Exercise task: Extract the lines of the listing below verbatim: begin at the line that contains "Among options" and stop at the end of the listing, including both ends.
━━━ Stored records
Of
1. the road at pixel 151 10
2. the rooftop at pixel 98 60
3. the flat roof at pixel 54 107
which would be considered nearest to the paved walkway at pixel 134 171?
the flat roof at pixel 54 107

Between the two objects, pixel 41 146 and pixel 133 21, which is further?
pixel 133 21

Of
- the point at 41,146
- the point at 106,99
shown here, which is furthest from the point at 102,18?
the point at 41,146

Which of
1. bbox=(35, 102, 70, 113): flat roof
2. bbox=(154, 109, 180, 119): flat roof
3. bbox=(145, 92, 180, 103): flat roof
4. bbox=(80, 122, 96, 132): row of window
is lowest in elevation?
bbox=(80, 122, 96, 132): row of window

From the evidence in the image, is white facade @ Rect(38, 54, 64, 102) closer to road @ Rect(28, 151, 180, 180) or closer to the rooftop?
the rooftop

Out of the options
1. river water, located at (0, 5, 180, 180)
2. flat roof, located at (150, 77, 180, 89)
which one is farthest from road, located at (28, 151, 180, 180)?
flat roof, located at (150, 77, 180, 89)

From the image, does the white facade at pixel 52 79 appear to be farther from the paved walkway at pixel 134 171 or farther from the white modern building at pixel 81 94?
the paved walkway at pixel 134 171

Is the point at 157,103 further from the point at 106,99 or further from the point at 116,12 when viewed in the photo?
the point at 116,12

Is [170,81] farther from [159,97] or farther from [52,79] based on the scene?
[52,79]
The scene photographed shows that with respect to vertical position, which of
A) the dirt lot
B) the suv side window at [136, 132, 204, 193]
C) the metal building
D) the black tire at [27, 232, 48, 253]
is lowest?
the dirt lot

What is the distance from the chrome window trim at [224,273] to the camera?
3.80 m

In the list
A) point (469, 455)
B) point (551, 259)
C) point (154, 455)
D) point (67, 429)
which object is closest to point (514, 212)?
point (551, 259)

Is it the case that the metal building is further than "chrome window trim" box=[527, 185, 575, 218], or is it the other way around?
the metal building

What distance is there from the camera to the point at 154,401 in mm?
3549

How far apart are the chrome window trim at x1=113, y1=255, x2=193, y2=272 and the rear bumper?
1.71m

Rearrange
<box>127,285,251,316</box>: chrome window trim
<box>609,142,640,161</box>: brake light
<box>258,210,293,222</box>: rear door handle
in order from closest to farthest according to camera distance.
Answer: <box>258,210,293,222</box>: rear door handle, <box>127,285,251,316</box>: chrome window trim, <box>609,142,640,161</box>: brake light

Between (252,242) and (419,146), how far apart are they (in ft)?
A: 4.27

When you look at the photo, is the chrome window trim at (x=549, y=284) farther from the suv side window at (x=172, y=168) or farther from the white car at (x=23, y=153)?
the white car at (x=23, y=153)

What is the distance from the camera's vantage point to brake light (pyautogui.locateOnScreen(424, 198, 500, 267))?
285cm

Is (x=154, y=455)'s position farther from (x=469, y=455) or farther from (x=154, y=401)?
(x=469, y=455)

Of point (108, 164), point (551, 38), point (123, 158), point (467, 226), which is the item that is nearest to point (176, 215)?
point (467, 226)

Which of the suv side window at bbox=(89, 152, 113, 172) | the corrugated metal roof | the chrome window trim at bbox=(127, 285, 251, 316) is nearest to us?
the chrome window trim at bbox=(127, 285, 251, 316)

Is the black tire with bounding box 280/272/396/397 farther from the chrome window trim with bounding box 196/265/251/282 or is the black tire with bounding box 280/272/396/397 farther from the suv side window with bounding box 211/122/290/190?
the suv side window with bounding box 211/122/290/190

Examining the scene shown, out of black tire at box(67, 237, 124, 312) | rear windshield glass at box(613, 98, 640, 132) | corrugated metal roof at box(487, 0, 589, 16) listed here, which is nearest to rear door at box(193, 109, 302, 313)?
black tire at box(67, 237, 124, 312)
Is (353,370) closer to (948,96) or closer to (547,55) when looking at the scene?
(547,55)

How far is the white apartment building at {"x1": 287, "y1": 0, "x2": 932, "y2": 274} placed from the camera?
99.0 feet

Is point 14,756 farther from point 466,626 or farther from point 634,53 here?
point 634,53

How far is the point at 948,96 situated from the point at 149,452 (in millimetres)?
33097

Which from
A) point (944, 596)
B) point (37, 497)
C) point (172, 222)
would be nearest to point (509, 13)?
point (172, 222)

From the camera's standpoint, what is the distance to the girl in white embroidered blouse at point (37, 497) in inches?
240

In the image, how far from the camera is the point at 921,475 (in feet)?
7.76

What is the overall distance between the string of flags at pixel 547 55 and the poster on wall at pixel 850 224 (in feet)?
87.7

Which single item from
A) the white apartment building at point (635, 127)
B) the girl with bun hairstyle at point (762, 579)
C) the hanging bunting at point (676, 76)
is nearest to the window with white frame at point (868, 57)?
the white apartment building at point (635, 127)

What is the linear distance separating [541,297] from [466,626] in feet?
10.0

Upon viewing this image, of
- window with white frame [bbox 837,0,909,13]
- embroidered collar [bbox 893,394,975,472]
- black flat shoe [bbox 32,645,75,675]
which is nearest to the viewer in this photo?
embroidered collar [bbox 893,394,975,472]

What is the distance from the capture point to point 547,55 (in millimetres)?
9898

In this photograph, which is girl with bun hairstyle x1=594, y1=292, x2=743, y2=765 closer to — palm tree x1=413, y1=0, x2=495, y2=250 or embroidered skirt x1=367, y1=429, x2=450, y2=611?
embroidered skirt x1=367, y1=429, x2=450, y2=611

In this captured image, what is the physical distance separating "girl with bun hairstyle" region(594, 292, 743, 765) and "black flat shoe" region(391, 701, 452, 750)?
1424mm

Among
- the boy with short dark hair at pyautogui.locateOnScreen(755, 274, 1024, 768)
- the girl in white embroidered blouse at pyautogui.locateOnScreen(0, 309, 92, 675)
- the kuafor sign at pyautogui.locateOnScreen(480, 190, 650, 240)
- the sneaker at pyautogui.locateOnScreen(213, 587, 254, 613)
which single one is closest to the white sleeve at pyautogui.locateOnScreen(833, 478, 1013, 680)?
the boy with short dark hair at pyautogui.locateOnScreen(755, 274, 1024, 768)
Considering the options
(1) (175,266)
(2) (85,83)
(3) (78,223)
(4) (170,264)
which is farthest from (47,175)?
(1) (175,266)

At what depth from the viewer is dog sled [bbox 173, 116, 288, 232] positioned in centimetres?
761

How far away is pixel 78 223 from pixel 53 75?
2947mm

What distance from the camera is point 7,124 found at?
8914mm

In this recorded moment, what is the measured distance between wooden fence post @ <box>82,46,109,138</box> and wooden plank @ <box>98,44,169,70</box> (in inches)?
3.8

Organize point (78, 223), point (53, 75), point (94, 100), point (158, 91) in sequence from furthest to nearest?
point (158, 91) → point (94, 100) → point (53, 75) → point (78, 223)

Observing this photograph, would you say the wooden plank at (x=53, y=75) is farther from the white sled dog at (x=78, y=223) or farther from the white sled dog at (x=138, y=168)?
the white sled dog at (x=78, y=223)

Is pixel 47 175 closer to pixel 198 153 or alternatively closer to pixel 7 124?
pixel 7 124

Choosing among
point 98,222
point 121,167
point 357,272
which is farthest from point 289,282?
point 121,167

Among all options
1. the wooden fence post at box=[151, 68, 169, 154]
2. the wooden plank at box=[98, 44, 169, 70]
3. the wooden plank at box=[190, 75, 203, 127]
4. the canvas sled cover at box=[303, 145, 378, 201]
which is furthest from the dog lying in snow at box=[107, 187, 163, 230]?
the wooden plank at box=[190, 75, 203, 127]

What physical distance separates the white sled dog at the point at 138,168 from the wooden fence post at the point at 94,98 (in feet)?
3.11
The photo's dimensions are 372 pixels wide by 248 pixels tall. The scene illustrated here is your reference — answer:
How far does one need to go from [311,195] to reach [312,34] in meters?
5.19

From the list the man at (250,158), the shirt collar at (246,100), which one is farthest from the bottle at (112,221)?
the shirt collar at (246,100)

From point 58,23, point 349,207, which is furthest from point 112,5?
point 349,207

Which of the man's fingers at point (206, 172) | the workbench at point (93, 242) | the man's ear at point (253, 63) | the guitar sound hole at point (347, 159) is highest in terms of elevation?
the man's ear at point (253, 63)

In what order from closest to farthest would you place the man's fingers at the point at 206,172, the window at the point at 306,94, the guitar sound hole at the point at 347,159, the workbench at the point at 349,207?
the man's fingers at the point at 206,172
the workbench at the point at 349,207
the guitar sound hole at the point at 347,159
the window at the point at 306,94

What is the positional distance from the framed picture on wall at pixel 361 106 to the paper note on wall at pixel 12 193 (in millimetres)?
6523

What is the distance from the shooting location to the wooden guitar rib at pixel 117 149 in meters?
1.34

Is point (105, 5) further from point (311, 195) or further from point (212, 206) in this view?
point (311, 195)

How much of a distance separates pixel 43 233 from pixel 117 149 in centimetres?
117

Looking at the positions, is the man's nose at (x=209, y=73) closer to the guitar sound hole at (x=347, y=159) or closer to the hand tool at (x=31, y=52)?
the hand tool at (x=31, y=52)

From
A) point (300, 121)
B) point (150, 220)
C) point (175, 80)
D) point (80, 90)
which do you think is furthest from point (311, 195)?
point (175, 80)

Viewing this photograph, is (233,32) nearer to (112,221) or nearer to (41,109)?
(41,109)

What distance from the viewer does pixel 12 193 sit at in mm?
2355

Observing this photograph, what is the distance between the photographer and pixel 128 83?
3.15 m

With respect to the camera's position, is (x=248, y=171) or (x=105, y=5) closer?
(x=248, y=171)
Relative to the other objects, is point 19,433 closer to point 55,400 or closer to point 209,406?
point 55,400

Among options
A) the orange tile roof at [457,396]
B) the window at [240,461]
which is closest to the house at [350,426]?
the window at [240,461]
━━━━━━
Answer:
Among options
A) the orange tile roof at [457,396]
B) the window at [240,461]
which is closest to the house at [350,426]?
the window at [240,461]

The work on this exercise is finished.